The development came up as Timamy hosted Deputy President William Ruto, who was touring development projects in the county.

Women Representative Shakilla Abdalla, who has led opposition against the plant, welcomed Omar’s resignation, congratulating her for obeying her conscience.

“I congratulate her for making that decision instead of remaining in conflict with her boss,” said Ms Abdalla.

“She has a right to her opinion and that was the best choice she made. No one should make her support the project, which is harmful to residents,” she added.

Omar said in a statement that she felt she could not effectively executive her mandate, which is promoting investor interests, while at the same time her actions were hurting the environment.

 “I am thankful to Governor Timamy for having appointed me to that position and I am honoured to have had the opportunity to serve the people of Lamu,” said Omar.
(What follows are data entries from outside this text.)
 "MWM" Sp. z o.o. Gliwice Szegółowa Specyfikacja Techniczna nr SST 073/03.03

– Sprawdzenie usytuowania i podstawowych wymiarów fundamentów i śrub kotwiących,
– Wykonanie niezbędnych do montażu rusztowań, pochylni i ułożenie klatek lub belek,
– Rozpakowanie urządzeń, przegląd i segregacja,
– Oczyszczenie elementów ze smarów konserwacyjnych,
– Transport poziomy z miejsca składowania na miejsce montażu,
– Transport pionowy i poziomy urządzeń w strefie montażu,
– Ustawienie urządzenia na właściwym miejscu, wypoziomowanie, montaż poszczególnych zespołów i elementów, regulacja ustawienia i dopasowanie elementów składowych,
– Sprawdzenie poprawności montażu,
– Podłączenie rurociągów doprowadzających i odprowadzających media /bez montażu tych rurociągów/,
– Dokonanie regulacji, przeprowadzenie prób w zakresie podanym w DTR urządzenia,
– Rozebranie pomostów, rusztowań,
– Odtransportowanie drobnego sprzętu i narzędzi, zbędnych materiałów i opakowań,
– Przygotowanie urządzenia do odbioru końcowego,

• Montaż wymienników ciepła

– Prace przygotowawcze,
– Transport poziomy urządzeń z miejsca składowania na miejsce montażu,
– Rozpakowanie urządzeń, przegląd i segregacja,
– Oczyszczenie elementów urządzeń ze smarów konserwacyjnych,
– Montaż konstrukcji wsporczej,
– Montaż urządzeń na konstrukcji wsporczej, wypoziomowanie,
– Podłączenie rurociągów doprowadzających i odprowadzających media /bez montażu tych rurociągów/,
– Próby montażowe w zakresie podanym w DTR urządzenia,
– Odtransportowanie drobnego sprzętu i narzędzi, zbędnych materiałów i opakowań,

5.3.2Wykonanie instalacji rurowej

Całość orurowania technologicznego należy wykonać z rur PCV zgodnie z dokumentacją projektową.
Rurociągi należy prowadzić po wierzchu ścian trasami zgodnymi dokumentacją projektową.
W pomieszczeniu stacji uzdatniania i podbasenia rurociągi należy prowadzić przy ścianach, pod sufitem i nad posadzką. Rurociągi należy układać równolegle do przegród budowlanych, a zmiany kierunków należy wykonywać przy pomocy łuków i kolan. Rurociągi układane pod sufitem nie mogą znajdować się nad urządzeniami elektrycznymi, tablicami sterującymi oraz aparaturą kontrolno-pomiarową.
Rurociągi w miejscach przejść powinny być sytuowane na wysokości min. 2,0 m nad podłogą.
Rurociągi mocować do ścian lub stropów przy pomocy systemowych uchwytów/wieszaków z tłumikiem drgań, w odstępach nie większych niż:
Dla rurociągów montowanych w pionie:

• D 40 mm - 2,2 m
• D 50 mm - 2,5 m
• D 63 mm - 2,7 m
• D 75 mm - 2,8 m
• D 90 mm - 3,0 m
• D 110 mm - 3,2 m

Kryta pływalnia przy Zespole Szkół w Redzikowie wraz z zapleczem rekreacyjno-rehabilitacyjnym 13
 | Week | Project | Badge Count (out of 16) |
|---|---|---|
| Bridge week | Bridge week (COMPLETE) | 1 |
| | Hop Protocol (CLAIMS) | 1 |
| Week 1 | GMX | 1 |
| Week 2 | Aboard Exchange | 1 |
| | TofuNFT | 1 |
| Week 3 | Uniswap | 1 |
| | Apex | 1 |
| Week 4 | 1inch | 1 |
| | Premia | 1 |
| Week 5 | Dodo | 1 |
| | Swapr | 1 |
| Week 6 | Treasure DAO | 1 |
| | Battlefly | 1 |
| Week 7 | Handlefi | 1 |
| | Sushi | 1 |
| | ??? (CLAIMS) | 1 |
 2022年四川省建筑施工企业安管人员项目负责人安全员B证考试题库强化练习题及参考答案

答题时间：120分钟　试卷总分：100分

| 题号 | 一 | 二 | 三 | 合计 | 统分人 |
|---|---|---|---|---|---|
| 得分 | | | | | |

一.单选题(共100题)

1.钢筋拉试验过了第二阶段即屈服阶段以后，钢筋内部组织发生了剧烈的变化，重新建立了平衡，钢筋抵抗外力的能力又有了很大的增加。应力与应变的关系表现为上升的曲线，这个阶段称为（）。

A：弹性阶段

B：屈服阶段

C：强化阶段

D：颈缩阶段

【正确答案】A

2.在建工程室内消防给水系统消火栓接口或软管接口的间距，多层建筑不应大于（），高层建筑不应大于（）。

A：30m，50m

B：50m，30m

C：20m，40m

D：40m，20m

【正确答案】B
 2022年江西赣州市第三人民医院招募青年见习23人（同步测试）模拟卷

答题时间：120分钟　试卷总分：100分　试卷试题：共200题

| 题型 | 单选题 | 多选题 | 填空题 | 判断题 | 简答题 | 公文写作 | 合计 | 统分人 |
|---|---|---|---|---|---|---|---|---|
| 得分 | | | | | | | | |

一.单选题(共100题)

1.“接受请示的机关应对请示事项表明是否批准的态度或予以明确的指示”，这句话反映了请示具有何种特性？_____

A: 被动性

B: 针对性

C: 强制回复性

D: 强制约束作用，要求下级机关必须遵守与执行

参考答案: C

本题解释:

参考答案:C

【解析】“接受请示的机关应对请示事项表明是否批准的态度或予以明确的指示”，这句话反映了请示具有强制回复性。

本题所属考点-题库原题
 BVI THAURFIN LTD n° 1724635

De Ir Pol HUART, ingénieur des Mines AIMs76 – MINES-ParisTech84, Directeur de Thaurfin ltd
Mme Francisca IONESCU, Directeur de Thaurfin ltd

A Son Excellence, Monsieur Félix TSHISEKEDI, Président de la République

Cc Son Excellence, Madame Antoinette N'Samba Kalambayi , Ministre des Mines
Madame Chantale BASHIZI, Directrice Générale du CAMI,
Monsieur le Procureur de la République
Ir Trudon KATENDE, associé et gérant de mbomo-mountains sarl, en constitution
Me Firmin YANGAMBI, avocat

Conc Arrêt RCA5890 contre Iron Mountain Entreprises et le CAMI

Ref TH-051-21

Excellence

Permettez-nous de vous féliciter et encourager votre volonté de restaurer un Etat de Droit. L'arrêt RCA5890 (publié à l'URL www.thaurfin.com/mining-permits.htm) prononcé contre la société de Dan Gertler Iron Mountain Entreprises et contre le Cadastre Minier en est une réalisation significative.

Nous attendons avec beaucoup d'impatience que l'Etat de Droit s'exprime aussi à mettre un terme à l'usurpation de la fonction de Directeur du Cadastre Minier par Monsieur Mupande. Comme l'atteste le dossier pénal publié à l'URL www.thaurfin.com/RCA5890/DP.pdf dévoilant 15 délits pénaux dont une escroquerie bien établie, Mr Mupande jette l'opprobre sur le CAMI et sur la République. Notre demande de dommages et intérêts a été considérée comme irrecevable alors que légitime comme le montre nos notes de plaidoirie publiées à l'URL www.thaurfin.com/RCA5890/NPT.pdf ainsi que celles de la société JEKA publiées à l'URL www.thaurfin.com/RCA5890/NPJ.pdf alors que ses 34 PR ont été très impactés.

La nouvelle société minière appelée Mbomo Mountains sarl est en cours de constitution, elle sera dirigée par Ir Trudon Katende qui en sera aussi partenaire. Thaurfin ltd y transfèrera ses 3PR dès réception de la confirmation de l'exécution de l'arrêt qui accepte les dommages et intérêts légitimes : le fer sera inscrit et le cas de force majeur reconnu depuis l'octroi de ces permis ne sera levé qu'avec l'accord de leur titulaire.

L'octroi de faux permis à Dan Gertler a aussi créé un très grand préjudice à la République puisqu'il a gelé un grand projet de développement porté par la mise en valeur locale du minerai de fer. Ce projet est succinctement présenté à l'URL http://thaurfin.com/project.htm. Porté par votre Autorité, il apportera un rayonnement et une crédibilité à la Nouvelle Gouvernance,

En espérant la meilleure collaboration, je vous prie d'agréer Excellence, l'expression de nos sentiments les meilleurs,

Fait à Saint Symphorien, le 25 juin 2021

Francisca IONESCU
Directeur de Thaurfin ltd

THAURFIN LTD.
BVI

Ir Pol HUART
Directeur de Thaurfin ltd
“I believe we have worked well with the Governor to develop Lamu,” she added.

National Environment Management Authority (Nema) Director General Geoffrey Wahungu last month asked county residents to provide views on the ESIA report within 30 days.

Timamy and Assembly Speaker Mohamed Hashimu separately said they had received the report from Nema and were studying it before they could make a decision on whether to support it.

Most residents urged Nema to extend the period of review of the report to 90 days to allow wide consultation and provide a window to engage experts to interrogate it.

Prof Wahugu explained that the plant will have a coal receiving system, coal stock yard, ash yard, limestone receiving system, gypsum handling system, sea water cooling system and a fuel gas air quality conditioning system.